Reputation: 37
When I restart my HDFS Sink Connector, will I receive messages from the last offset that I read? How does a connector know from where it has to restart?
Upvotes: 0
Views: 209
Reputation: 18475
Internally, Kafka Connect is just a Kafka client using the standard Producer and Consumer APIs. In your case of a sink connector, the Consumer API is under the covers.
Therefore, you have the same behaviour in your sink connector as you would have with a standard consumer. A consumer makes use of the Consumer Groups concept to manage offsets, i.e. committing (processed) offsets back to the broker. If you now restart your sink connector it knows exactly where to continue to read from the source topic.
The benefit of having the standard consumer under the covers is that you could apply the typical consumer configurations. Just make sure to take the following note into account:
"For configuration of the producers used by Kafka source tasks and the consumers used by Kafka sink tasks, the same parameters can be used but need to be prefixed with producer. and consumer. respectively."

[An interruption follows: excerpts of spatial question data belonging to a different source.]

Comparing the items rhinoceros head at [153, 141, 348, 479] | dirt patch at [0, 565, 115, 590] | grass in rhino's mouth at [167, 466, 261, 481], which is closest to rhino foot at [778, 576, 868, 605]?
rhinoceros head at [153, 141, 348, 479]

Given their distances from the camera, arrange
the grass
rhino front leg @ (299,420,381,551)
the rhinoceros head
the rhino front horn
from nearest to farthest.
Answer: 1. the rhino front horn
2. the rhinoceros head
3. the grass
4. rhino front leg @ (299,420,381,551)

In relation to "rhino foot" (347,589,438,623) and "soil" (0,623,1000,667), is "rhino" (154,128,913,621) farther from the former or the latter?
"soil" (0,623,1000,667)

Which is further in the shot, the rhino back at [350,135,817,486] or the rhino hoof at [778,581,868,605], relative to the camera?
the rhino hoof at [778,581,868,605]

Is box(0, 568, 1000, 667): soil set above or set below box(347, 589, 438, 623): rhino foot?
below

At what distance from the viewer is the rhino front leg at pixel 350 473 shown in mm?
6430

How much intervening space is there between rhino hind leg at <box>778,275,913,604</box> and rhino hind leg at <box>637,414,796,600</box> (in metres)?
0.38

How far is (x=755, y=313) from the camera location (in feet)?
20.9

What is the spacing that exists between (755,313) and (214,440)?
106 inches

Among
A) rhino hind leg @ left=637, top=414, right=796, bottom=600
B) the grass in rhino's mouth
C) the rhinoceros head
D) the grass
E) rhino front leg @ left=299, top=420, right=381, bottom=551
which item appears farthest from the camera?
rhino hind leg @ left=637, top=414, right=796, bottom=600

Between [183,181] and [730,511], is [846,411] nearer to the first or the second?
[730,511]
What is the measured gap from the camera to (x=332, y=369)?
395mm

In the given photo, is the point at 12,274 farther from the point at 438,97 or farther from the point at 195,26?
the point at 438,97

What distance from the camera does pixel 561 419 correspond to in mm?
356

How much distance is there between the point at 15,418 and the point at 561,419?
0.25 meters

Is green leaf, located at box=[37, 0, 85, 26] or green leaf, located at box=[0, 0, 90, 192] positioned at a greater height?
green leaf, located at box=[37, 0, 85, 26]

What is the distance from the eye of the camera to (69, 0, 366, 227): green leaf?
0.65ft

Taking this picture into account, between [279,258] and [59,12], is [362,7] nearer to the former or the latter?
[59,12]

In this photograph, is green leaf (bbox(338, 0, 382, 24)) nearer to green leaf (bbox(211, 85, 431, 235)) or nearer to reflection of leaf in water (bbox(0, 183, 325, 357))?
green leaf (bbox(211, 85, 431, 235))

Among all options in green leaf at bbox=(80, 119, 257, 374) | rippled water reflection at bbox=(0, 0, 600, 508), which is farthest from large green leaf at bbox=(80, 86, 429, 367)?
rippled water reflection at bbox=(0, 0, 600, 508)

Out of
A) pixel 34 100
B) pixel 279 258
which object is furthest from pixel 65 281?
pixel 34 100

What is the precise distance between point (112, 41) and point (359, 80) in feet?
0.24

The Consumer Group (group.id
) gets automatically created by kafka-connect based on the connector name you are using.
You can specify the Consumer Group (group.id
) in your worker properties. In distributed mode remember that
"all workers with the same
group.id
will be in the same connect cluster. For example, if worker-a has group.id=connect-cluster-a and worker-b has the same group.id, worker-a and worker-b will form a cluster called connect-cluster-a"
Upvotes: 1